Pada Januari, skor Purchasing Managers’ Index (PMI) Composite Output ada di 52,3. Naik dibandingkan bulan sebelumnya yakni 50,9 sekaligus menjadi yang tertinggi sejak Juni tahun lalu..
PMI Composite Output menggabungkan antara aktivitas bisnis di sektor jasa dan manufaktur. Angka di atas 50 menunjukkan dunia usaha sedang dalam fase ekspansi, bukan kontraksi.
Perkembangan ini memberi sinyal bahwa perekonomian Negeri Paman Sam masih solid. Artinya, tekanan inflasi masih akan terjadi sehingga menyulitkan bank sentral Federal Reserve untuk menurunkan suku bunga acuan dalam waktu dekat.
“Kondisi ekonomi terkini masih jauh dari yang biasanya terjadi saat suku bunga diturunkan,” ujar John Lynch, Chief Investment Officer di Comerica Wealth Management, dalam laporannya.
Padahal, emas adalah aset yang tidak memberikan imbal hasil (non-yielding asset). Tidak ada bunga atau kupon yang didapat secara rutin ketika memiliki emas.

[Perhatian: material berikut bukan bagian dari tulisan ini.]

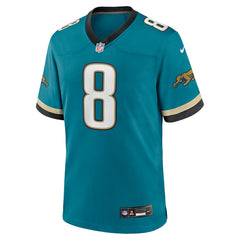 Nike Mark Brunell Jacksonville Jaguars Retired Player Alternate Game Jersey Teal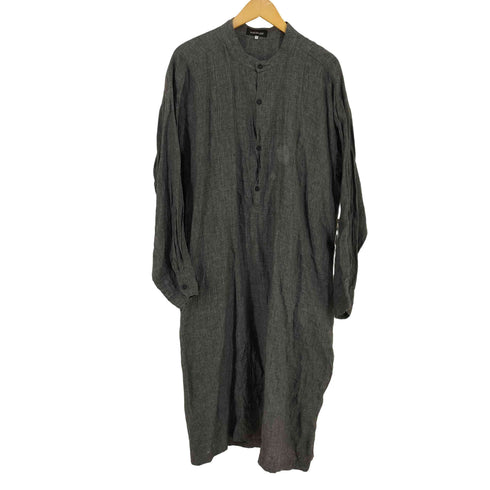 eskandar MADE IN ENGLAND リネンプルオーバーシャツ チュニックシャツ メンズ 2
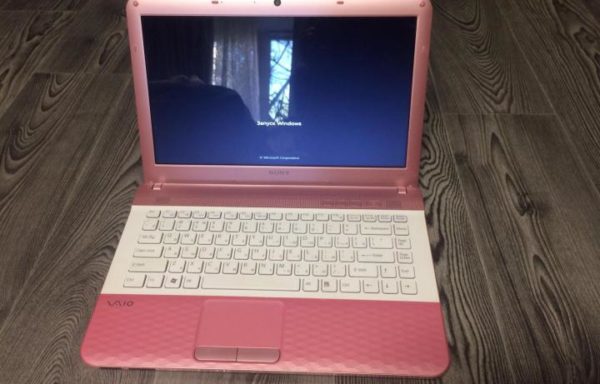 Диски восстановления для ноутбука Sony Vaio VPC-EG1S1R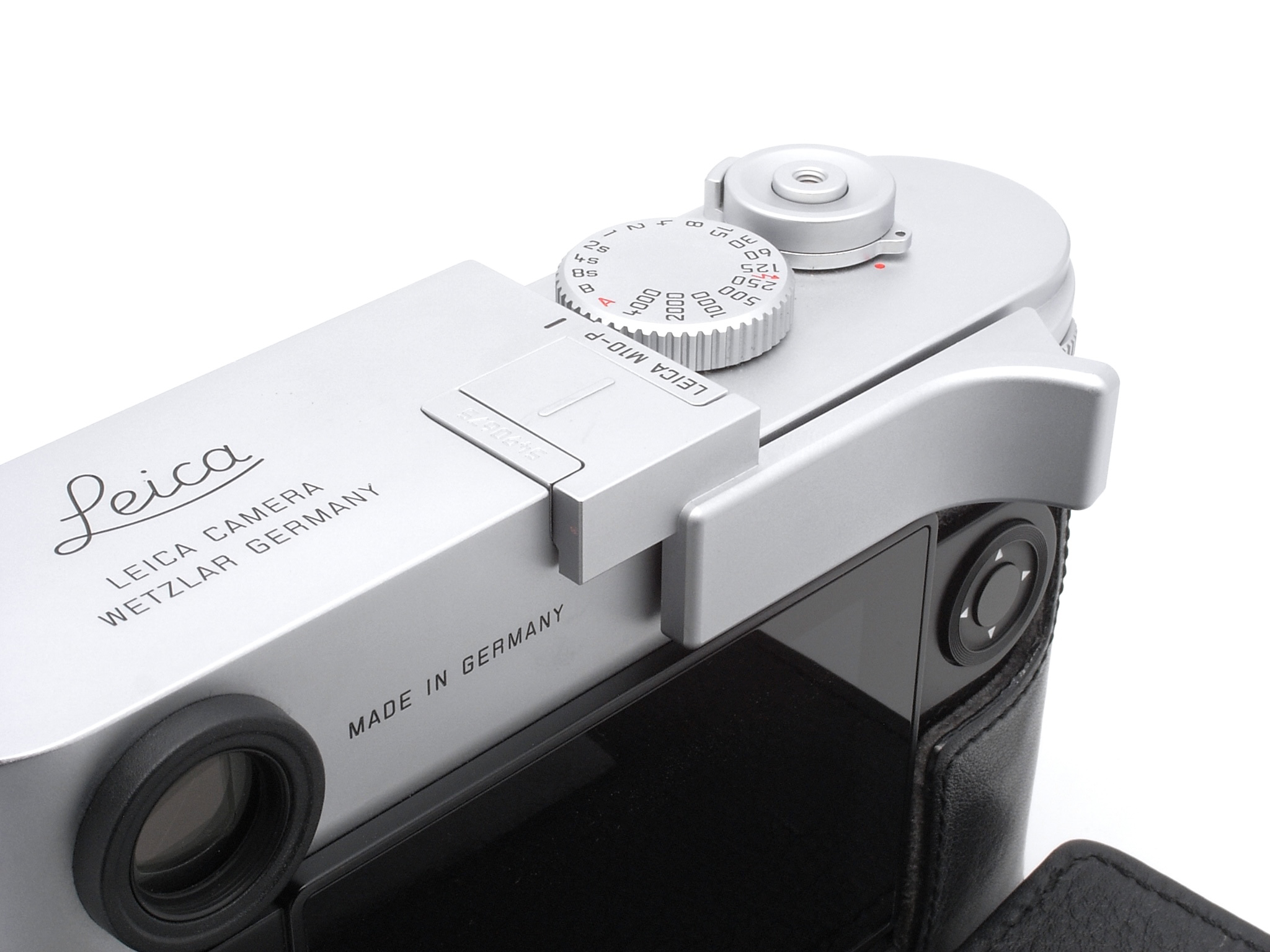 Leica M10-P silbern verchromt
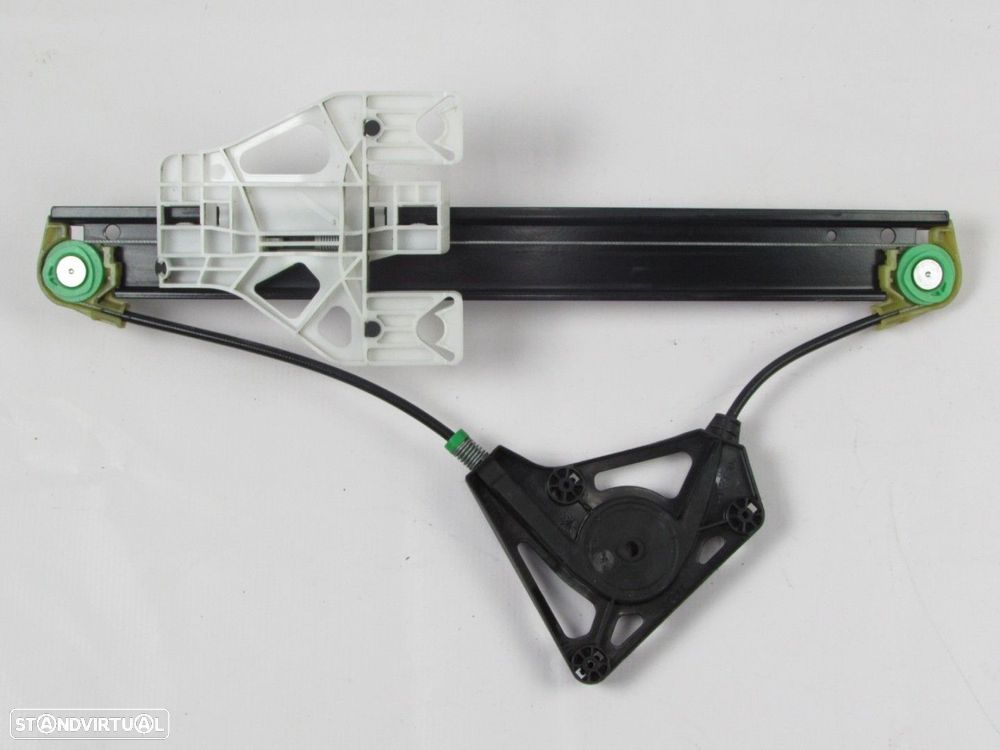 Elevador Direito/Trás Seminovo/ Original AUDI A1 Sportback (8XA, 8XF)/AUDI A1 Sp... - 2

Potensi keuntungan hanya datang kala penjualan. Oleh karena itu, memegang emas menjadi kurang menguntungkan dalam iklim suku bunga tinggi.
Analisis Teknikal
Secara teknikal dengan perspektif harian (daily time frame), emas memang masih bearish. Terlihat dari Relative Strength Index (RSI) yang sebesar 45,46. RSI di bawah 50 menunjukkan suatu aset sedang dalam posisi bearish.
Sementara indikator Stochastic RSI menunjukkan angka 30,5. Masih belum jenuh jual (oversold), sehingga risiko tekanan jual cukup terbuka.
Kini harga emas sudah menyentuh support US$ 2.016/ons. Penembusan di titik ini bisa membuka koreksi lanjutan ke kisaran US$ 2.005-2002/ons.
Sedangkan target resisten terdekat adalah US$ 2.032/ons. Jika tertembus, maka ada kemungkinan harga naik ke rentang US$ 2.039-2.048/ons.